Ziyaretçi çalışmalarına hızlıca başlayan İpekyolu Fuarcılık’ın yöneticisi Mahmut Er ile sektöre geri dönmesindeki etkenleri, sektör adına ne gibi değişiklikler planladığını, fuarcılıktaki başarılarını konuştuk. Mahmut Er, Kozmetik sektöründe ilerleme kaydedilen bir dönemde iken, dünyada yaşanılan olumsuzluklardan etkilenen ülkemiz ekonomisine katkıda bulunup tanıtabilmek adına 2-3-4 Ekim 2019 tarihinde gerçekleştirilecek Beauty İstanbul Fuarı için, sektörde yer edinmiş markaları ağırlayarak Türk ihracatçı firmalarına kazanç sağlayacakları iddialı bir fuar ile geldiklerini ifade etti.
Mahmut Er kimdir, kısaca bir tanıyabilir miyiz?

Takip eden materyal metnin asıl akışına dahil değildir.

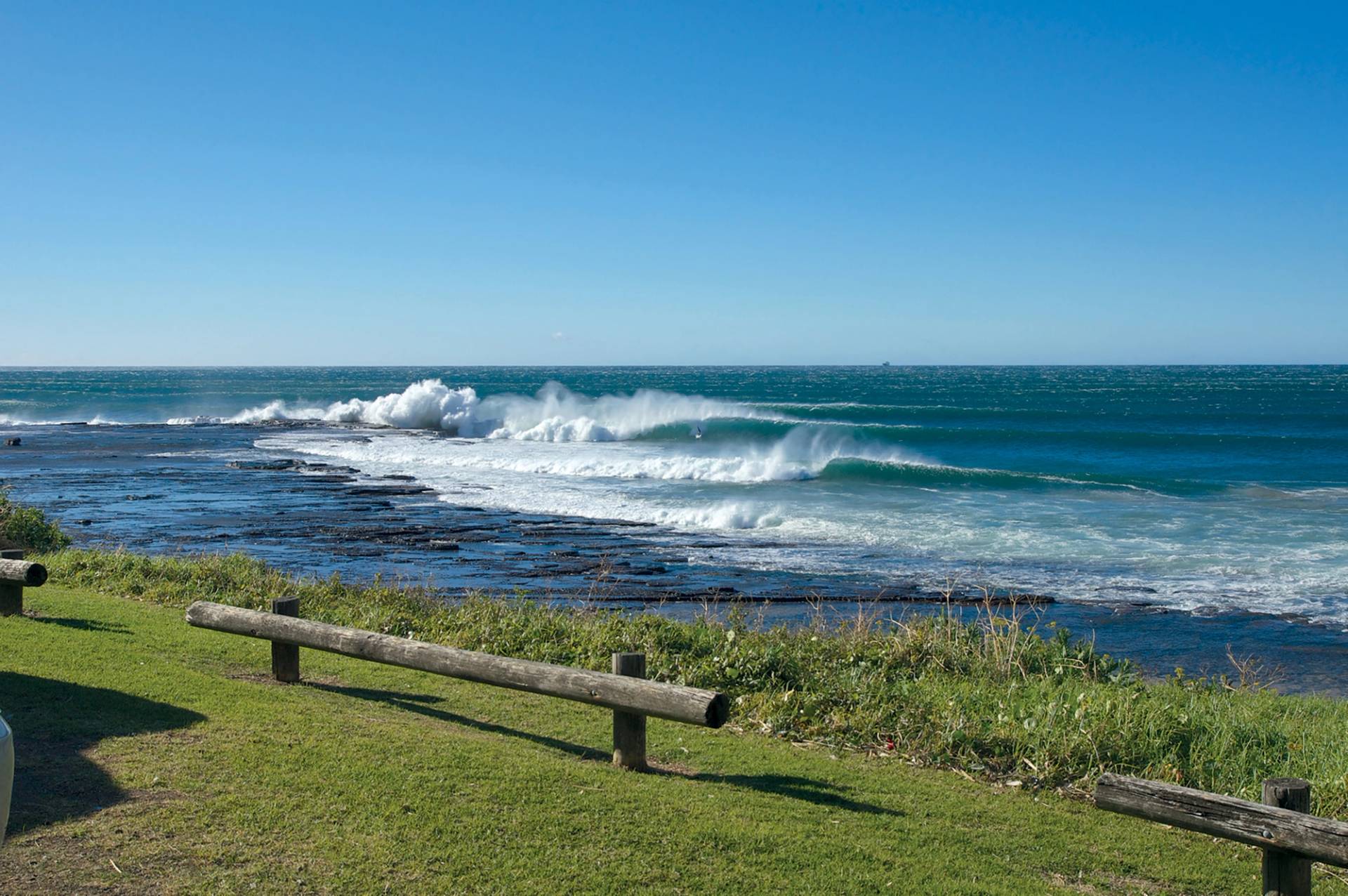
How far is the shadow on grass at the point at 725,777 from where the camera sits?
663 cm

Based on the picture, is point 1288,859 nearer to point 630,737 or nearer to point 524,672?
point 630,737

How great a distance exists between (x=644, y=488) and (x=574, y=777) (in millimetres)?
24678

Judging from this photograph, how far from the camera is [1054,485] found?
31.6 meters

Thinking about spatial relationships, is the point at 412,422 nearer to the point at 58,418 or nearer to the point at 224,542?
the point at 58,418

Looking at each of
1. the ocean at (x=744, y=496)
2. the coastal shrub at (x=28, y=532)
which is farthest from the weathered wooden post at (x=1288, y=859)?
the coastal shrub at (x=28, y=532)

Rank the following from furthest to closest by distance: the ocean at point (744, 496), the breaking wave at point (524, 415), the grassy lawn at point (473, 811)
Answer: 1. the breaking wave at point (524, 415)
2. the ocean at point (744, 496)
3. the grassy lawn at point (473, 811)

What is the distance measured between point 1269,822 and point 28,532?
16614 millimetres

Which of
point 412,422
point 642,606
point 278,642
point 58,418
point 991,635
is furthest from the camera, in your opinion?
point 58,418

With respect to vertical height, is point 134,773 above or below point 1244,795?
above

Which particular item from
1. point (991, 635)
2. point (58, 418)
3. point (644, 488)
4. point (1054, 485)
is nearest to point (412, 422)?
point (58, 418)

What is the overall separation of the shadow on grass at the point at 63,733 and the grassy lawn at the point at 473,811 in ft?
0.06

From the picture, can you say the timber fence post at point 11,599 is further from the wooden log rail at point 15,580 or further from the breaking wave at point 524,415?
the breaking wave at point 524,415

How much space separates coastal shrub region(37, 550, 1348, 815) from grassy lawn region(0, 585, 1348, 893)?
0.48 meters

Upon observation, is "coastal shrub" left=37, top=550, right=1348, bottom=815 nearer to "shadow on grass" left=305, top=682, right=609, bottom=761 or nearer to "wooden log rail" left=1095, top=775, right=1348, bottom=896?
"shadow on grass" left=305, top=682, right=609, bottom=761
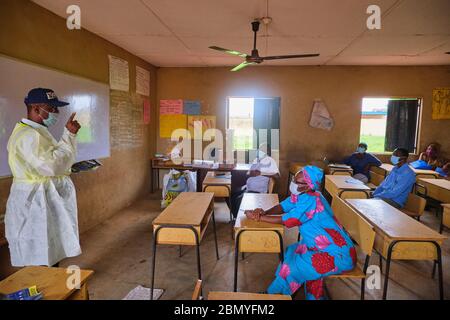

Yaklaşık 20 yıldır İpekyolu Uluslararası Fuarcılık Şirketinin kurucusu ve yöneticisiyim. Fuarcılık sektöründen önce profesyönel olarak 5 yıl ihracat firmasında yöneticilik yaptım. Fuarcılık sektöründe ise ilk zamanlarda Türk firmalarımızın yurt dışındaki fuarlara başta Dubai, Türki Cumhuriyetler, Kazakistan, Rusya olmak üzere, katılımlarını yaptık. Elektrik, makina, boya, tekstik, gıda, inşaat ve medikal gibi birçok sektör fuarıyla çalıştık. Türkiye ihracatının yeni yeni filizlendiği dönemlerde başlattığımız ve bir kısmının çok iyi yerlere geldiği fuarlarımız var, bunlar tabiiki de bizim için gurur kaynağı. İlk olarak 1999 yılında Kazakistan’da başlamıştık fuarcılığa ki o dönemler Türki Cumhuriyetlerin kalkınmaya başladığı yıllardı. Biz de hep kendi mesleğimizde potansiyel olan coğrafyalar ve potansiyel olan sektörleri seçmeye çalıştık. Kısacası bardağın doldurulma potansiyelini görmeye çalıştık. Oto yedek parçadan ev tekstiline, sanayiden elektrik ve makinaya varana kadar birçok sektörle çalıştık. Dubai’nin henüz popüler olmadığı hiç kimsenin gitmek istemediği dönemlerde Türkiye olarak bir potansiyel olduğunu gördük ve firmalarımızı Dubai’ye götürmeye başladık. Elektrik, medikal sağlık, makine, kırtasiye, kuyumcu ve kozmetik gibi sektörlerdeki firmalarımızı önem verilen tüm fuarlara götürdük. 2005 yılına kadar çoğu firmalarımızı ikna etmek zor oldu fakat popülaritesi artmaya başladığında firmalarımız da daha çok ilgi göstermeye başladı. Dolayısıyla biz de 2001-2010 yılları arasında Dubai’deki birçok fuarın Türkiye katılımlarını yaptık. Bu süreçte nacizane ihracatımızın sadece Dubai ile sınırlı olmayacağını gördük. Türk firmalarının Dubai dâhil Körfez ülkelerine ve çevre ülkelere yayılmasının ve birçok sektörün ihracatının artması konusunda çorbada tuzumuz olduğuna inanıyoruz.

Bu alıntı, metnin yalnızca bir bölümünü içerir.